Spatial reasoning rows:
━━━━━━
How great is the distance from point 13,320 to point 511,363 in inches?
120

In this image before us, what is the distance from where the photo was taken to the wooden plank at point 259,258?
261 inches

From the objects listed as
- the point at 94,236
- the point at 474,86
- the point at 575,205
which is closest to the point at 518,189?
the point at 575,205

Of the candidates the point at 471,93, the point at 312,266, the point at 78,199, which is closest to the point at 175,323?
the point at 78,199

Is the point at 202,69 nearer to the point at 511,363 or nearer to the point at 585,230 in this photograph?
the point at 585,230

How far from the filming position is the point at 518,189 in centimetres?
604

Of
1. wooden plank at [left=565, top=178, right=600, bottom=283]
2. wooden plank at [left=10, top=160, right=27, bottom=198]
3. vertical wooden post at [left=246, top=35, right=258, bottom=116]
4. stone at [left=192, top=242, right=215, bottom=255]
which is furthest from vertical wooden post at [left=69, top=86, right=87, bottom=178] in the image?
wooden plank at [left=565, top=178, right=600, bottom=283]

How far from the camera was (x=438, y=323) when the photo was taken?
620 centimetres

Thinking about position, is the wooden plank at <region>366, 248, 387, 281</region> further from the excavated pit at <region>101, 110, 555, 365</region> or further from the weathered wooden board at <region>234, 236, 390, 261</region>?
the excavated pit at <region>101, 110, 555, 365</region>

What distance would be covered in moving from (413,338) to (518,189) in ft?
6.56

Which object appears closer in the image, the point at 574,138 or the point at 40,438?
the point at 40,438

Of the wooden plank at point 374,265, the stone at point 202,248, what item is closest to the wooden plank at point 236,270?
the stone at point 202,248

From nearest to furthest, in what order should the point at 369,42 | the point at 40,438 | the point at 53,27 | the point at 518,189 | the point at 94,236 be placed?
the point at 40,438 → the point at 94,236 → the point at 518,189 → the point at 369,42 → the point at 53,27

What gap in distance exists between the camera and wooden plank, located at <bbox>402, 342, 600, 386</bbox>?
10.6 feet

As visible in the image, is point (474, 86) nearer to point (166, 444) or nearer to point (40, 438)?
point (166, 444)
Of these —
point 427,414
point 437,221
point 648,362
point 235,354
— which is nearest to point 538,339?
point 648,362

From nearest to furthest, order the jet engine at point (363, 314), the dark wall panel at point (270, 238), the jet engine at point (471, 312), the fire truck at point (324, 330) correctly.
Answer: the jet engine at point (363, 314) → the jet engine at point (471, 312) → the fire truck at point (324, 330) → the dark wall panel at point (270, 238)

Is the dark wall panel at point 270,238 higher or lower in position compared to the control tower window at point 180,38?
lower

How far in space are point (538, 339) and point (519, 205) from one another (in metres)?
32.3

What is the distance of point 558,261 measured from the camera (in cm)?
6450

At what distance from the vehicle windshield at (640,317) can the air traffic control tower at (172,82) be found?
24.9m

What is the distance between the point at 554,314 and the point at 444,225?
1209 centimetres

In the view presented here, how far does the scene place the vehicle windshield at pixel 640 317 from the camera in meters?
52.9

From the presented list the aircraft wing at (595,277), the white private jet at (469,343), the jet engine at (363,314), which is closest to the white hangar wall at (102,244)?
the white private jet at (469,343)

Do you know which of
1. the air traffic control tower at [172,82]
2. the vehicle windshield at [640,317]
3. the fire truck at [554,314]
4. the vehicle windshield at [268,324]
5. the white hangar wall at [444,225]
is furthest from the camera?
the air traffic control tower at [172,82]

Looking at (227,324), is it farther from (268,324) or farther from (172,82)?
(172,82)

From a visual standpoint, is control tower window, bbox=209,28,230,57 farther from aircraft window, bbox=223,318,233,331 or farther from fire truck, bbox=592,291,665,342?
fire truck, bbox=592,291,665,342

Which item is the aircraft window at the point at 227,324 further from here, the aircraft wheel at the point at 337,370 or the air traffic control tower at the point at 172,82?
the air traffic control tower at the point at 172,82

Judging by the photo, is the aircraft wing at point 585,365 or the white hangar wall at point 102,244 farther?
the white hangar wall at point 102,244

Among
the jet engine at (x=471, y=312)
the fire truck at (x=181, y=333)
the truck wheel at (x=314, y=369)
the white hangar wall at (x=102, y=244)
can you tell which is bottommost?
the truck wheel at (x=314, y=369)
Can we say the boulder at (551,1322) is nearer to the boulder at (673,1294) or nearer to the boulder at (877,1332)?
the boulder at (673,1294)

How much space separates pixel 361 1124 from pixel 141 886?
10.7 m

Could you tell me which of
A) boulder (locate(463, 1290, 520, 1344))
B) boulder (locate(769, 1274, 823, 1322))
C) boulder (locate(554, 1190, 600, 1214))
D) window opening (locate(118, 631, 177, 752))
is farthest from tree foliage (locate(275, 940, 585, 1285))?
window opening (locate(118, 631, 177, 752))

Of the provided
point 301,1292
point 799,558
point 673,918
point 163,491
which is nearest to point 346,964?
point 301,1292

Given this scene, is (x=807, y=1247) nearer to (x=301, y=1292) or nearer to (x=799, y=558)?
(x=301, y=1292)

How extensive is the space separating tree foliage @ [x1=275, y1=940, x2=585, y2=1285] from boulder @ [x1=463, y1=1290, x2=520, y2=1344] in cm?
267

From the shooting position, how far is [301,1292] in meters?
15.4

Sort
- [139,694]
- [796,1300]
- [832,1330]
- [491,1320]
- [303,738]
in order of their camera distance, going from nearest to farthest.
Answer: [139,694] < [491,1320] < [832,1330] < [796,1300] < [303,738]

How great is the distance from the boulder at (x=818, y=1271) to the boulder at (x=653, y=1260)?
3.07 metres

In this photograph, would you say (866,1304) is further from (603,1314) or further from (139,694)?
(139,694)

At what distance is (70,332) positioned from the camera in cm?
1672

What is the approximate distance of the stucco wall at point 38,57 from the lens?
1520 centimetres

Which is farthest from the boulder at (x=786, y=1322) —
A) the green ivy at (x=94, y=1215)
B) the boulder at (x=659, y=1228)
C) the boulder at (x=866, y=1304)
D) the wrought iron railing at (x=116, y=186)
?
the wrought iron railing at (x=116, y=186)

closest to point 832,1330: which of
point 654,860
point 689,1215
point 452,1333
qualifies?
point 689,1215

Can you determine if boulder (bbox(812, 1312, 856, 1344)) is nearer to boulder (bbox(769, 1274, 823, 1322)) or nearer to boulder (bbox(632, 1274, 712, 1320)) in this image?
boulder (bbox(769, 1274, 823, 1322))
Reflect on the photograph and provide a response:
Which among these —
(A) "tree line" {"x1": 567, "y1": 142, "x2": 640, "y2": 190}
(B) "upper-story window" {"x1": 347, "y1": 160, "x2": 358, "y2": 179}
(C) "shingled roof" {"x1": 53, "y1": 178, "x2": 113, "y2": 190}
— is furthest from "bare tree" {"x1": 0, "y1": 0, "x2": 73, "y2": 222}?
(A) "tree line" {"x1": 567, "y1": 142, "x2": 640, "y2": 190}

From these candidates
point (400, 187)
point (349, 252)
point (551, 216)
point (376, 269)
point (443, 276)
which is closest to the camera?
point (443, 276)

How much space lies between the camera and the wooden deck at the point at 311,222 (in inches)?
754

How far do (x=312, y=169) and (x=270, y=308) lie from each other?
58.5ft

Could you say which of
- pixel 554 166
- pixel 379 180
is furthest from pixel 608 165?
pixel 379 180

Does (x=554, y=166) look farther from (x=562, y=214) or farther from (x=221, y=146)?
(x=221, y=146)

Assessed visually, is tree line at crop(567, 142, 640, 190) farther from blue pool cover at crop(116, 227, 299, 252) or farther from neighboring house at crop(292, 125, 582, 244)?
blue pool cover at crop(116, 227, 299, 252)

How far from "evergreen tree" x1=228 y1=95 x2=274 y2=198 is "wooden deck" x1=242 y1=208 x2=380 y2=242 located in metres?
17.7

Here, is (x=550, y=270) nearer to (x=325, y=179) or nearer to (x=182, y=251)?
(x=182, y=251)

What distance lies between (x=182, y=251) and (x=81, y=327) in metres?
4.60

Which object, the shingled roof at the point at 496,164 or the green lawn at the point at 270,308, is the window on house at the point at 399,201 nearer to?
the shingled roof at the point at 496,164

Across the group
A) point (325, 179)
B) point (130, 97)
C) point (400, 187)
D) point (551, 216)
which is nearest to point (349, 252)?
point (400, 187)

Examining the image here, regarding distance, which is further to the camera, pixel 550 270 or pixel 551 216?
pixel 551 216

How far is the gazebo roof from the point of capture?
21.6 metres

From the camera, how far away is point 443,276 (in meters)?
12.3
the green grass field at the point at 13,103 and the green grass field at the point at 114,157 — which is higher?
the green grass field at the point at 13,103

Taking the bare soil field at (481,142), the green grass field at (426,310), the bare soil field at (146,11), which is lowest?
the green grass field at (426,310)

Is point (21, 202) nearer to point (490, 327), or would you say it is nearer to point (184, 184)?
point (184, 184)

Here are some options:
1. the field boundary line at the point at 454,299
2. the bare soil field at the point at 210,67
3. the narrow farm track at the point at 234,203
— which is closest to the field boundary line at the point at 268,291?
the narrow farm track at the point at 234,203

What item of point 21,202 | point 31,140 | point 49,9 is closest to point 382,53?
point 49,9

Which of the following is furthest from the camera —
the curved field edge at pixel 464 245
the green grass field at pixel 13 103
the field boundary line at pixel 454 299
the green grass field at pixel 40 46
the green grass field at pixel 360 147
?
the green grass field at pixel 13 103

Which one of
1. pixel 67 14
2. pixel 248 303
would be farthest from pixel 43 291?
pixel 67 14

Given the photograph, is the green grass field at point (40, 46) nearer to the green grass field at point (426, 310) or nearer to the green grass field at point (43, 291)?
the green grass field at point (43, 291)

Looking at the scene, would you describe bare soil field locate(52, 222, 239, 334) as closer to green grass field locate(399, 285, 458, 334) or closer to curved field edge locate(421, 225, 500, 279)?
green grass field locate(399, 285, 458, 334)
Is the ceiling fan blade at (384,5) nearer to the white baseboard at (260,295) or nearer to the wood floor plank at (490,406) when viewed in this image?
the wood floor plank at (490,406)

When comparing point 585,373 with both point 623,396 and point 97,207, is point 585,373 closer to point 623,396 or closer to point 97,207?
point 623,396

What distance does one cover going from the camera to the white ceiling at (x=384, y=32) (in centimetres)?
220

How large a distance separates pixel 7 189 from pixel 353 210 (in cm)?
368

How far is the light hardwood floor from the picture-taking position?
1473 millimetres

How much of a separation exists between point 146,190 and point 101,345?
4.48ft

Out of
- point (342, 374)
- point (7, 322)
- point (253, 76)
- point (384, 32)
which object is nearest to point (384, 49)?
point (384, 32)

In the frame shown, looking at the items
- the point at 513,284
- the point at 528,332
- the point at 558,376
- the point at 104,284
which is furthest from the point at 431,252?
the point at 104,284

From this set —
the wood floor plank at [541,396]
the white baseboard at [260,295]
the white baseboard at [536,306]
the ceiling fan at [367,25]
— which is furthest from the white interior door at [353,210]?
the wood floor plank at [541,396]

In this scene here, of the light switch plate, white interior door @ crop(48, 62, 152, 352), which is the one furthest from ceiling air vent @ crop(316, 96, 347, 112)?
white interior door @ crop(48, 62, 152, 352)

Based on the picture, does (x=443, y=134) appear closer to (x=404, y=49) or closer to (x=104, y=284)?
━━━━━━
Reproduce the rows from the line containing "Can we say the" through the line containing "1520 centimetres", changing "tree foliage" to "tree canopy" and leaving everything else as it is.

In response:
Can we say the boulder at (551,1322) is nearer to the boulder at (673,1294) or nearer to the boulder at (877,1332)?
the boulder at (673,1294)

How much space separates pixel 361 1124 from pixel 141 886?
10.7 m

Could you tell me which of
A) boulder (locate(463, 1290, 520, 1344))
B) boulder (locate(769, 1274, 823, 1322))
C) boulder (locate(554, 1190, 600, 1214))
D) window opening (locate(118, 631, 177, 752))
is farthest from tree canopy (locate(275, 940, 585, 1285))?
window opening (locate(118, 631, 177, 752))

Of the provided
point 301,1292
point 799,558
point 673,918
point 163,491
which is nearest to point 346,964?
point 301,1292

Given this scene, is (x=807, y=1247) nearer to (x=301, y=1292) or nearer to (x=799, y=558)?
(x=301, y=1292)

How extensive is the space separating tree canopy @ [x1=275, y1=940, x2=585, y2=1285] from boulder @ [x1=463, y1=1290, x2=520, y2=1344] in cm?
267

From the shooting position, how far is [301,1292] in meters?
15.4

Sort
- [139,694]
- [796,1300]
- [832,1330]
- [491,1320]
- [303,738]
in order of their camera distance, going from nearest to farthest.
Answer: [139,694] < [491,1320] < [832,1330] < [796,1300] < [303,738]

How great is the distance from the boulder at (x=818, y=1271) to the boulder at (x=653, y=1260)?
3.07 metres

In this photograph, would you say (866,1304) is further from (603,1314) or further from (139,694)?
(139,694)

At what distance is (70,332) positioned from the camera in cm?
1672

What is the approximate distance of the stucco wall at point 38,57 from the lens?
1520 centimetres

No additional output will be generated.